On discharge of patients with CKD it is essential nurses develop a good relationship with the client and that the patient is seen regularly for checks within the clinic. It is a veterinary nurse's responsibility to ensure clients understand medication and care and are able to identify signs of distress in their animals; it is important the owner is made to feel involved to encourage compliance and ensure the patient has the best quality of life possible. Understanding disease physiology allows specific care to be given that not only addresses the disease in question but allows care to be tailored considering potential problems in different body systems that the disease may cause. By altering the provision of nursing care given, normal functions can aim to be restored and a positive outcome achieved for all involved.

KEY POINTS

  • Kidneys play an important role in maintaining homeostasis, they are involved in the regulation of blood volume, pH, osmolarity, blood pressure and release of hormones.
  • Signs of chronic kidney disease include polyuria, polydipsia, vomiting and diarrhoea, anorexia and weight loss, dehydration, mucosal ulcers and uraemic breath.

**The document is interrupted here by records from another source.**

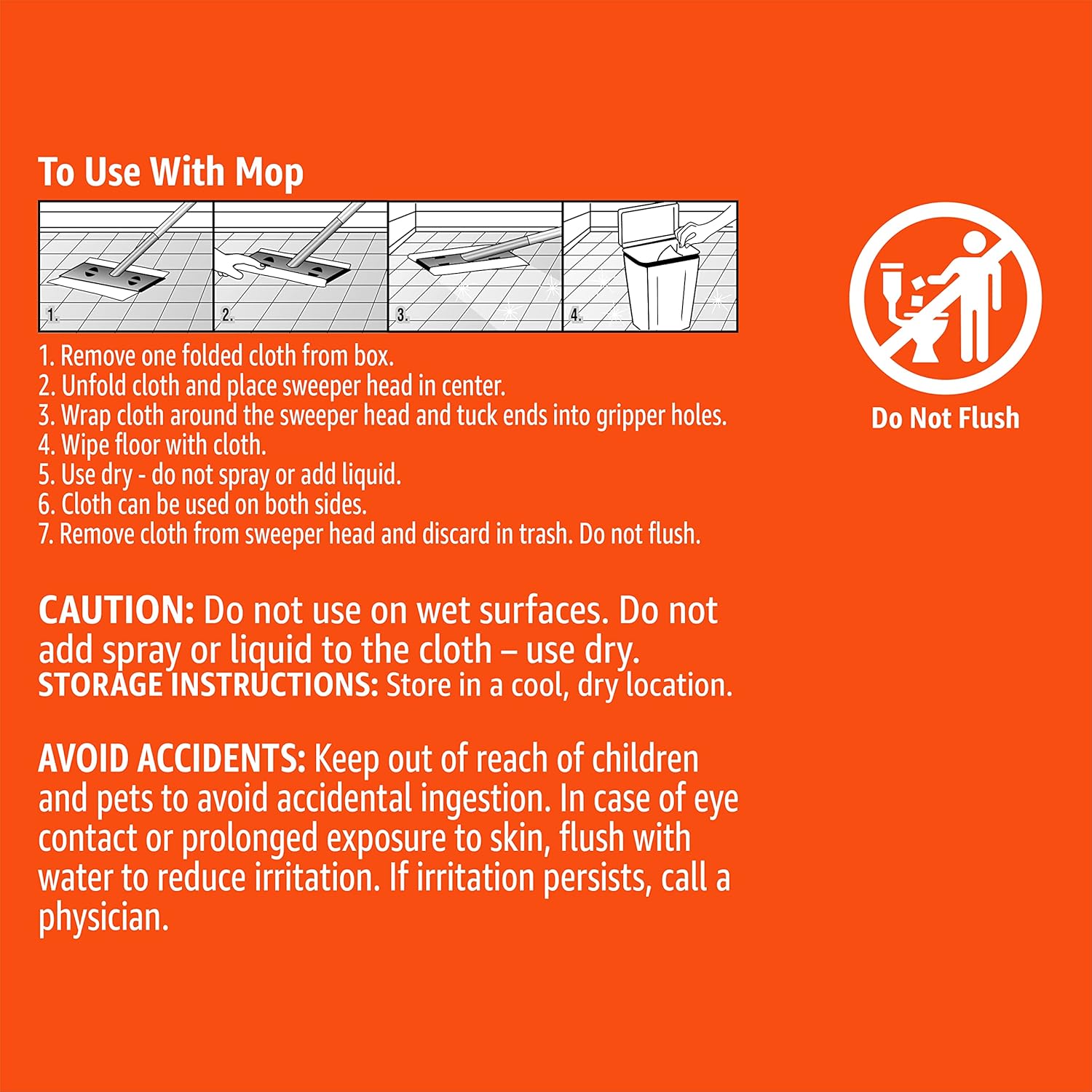 To Use With Mop

1.

2.

3.

4.

1. Remove one folded cloth from box.
2. Unfold cloth and place sweeper head in center.
3. Wrap cloth around the sweeper head and tuck ends into gripper holes.
4. Wipe floor with cloth.
5. Use dry - do not spray or add liquid.
6. Cloth can be used on both sides.
7. Remove cloth from sweeper head and discard in trash. Do not flush.

CAUTION: Do not use on wet surfaces. Do not add spray or liquid to the cloth – use dry.
STORAGE INSTRUCTIONS: Store in a cool, dry location.

AVOID ACCIDENTS: Keep out of reach of children and pets to avoid accidental ingestion. In case of eye contact or prolonged exposure to skin, flush with water to reduce irritation. If irritation persists, call a physician.

Do Not Flush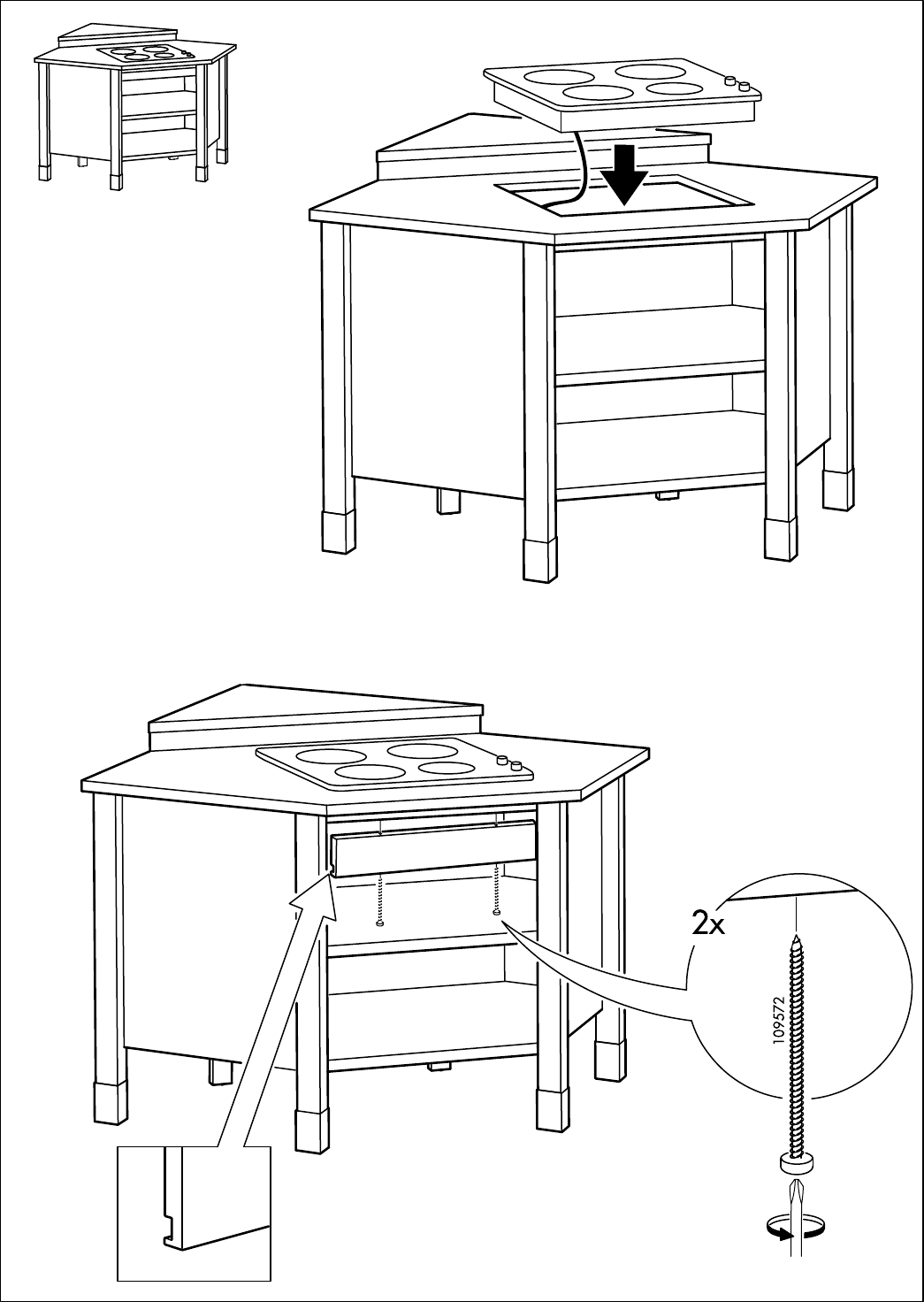 2x

109572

  • As part of the care plan for feline patients with chronic kidney disease, feeding a wet diet or adding water to food will increase water intake, however familiar food should be used while hospitalised to avoid food aversion.
  • Nurse clinics are useful in regularly checking blood pressure appetite, fluid intake and taking routine blood samples while also allowing owners time to discuss the care of their pet with a nurse and to learn how best to care for them at home.